Article rédigé par Capucine Licoys
France Télévisions
Publié
Temps de lecture : 7 min
Le pape François rencontre les cardinaux élus pour participer au prochain synode, au Vatican, le 29 août 2022. (VATICAN MEDIA / CPP / HANS LUCAS / AFP)
A l'occasion de la venue du souverain pontife en France, franceinfo revient sur les questions de société qui seront abordées en octobre au Vatican lors du synode, une assemblée qui va réfléchir à l'avenir de l'Eglise.

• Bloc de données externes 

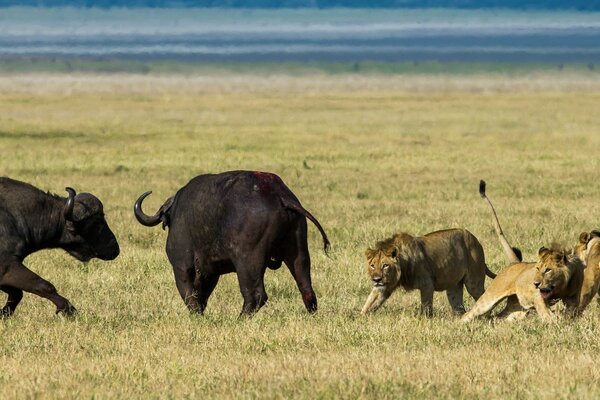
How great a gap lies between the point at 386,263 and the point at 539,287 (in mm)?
1184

Une visite exceptionnelle de deux jours. Le pape François est à Marseille les vendredi 22 et samedi 23 septembre. Depuis la cité phocéenne, il a regretté une nouvelle fois que la Méditerranée soit devenue "un immense cimetière" de migrants, avant de célébrer une messe au stade Vélodrome. A son retour au Vatican, le chef spirituel de l'Eglise catholique sera confronté à d'autres préoccupations sociétales. Du 4 au 29 octobre, les évêques s'y retrouveront pour un synode – une assemblée réunie pour l'examen des problèmes de la vie ecclésiale – au cours duquel ils vont réfléchir à l'avenir de leur Eglise, fracturée autour des questions de genre et de sexualité.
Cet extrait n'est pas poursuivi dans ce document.